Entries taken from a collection
++++
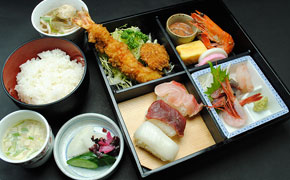 松花堂(桜) … 1,680円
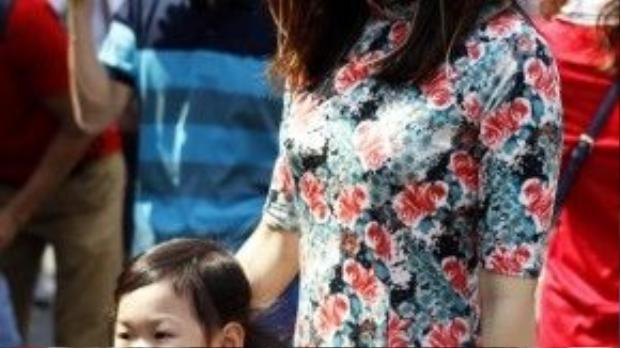 Chiếc áo dài hoa làm cho bạn gái này thêm phần xinh đẹp.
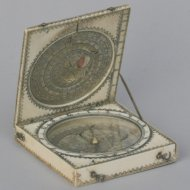 Ivory 'Bloud'-type diptych sundial. Signed : 'Jacques Senecal a Dieppe Fecit'. ca. 1660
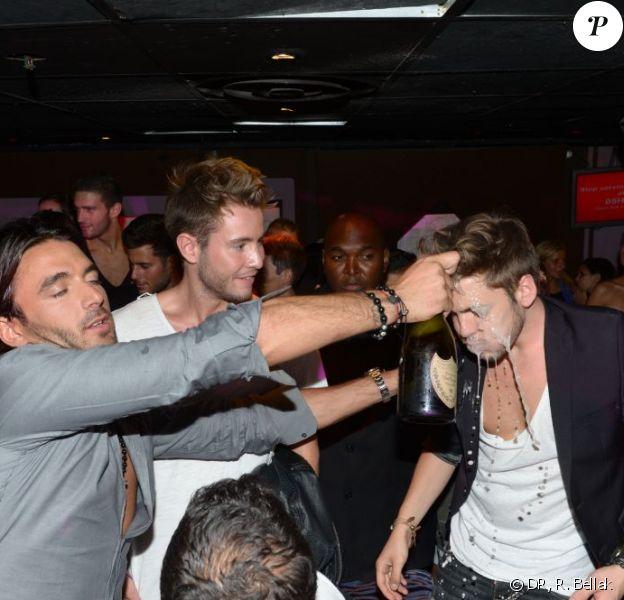 Douche de champagne pour Yoann (Secret Story 6) au Duplex, à Paris, le vendredi 7 septembre, après la finale de Secret Story 6.
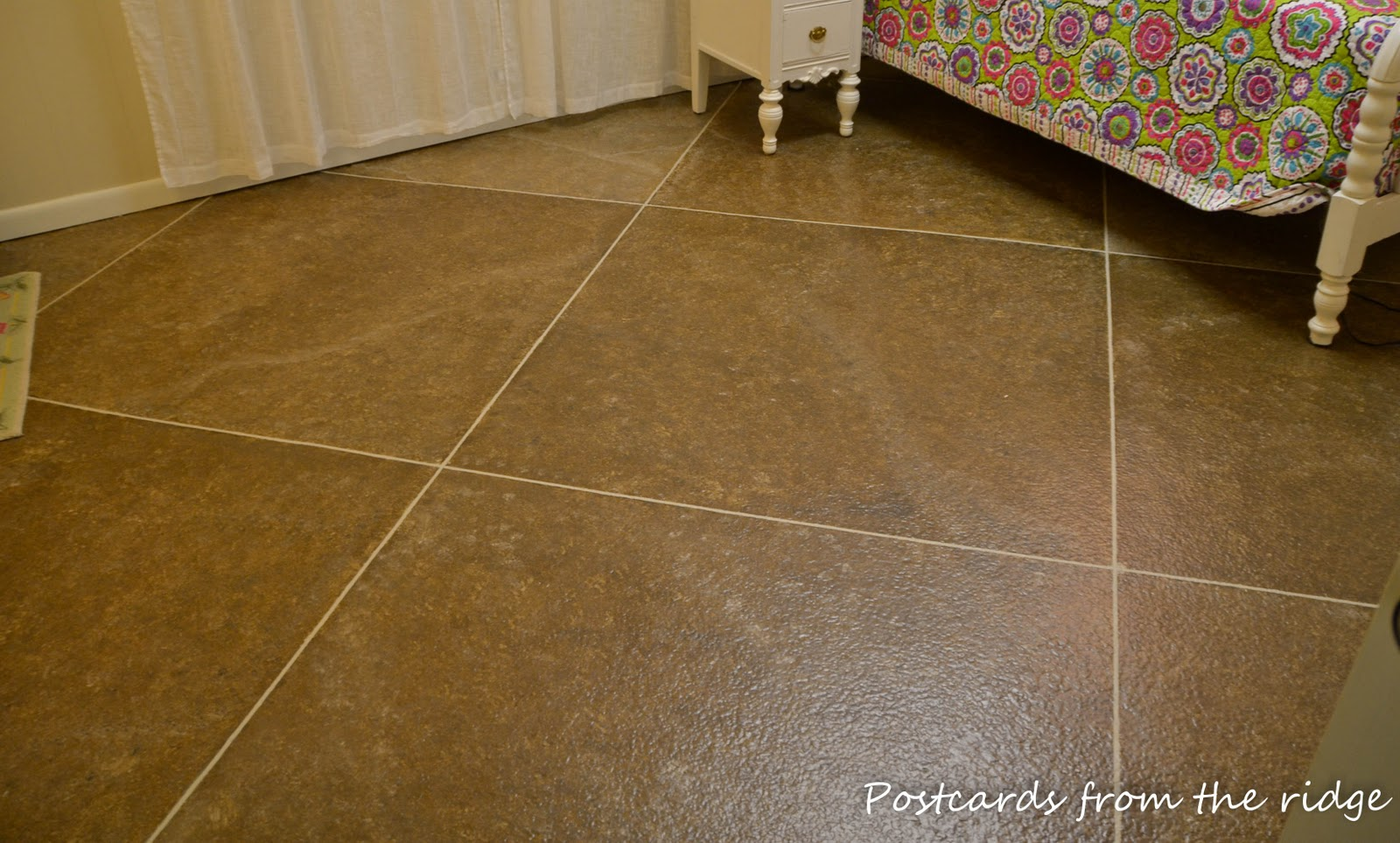 Diy faux painted tile floor postcards from the ridge dailygadgetfo Images
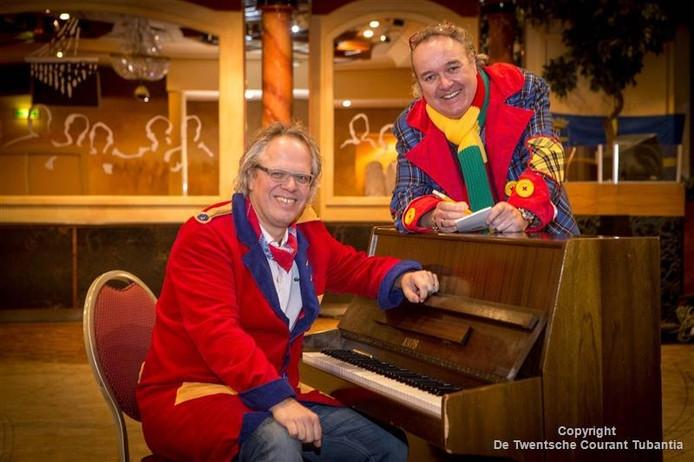 Chris van den Heuvel (links) en Harold Damink waren meerdere Leedkesfestival succesvol. Van den Heuvel als componist, Damink als tekstschrijver.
++++
### Exercise instructions
Reproduce the entries above exactly, without images.

### Result below
 松花堂(桜) … 1,680円
 Chiếc áo dài hoa làm cho bạn gái này thêm phần xinh đẹp.
 Ivory 'Bloud'-type diptych sundial. Signed : 'Jacques Senecal a Dieppe Fecit'. ca. 1660
 Douche de champagne pour Yoann (Secret Story 6) au Duplex, à Paris, le vendredi 7 septembre, après la finale de Secret Story 6.
 Diy faux painted tile floor postcards from the ridge dailygadgetfo Images
 Chris van den Heuvel (links) en Harold Damink waren meerdere Leedkesfestival succesvol. Van den Heuvel als componist, Damink als tekstschrijver.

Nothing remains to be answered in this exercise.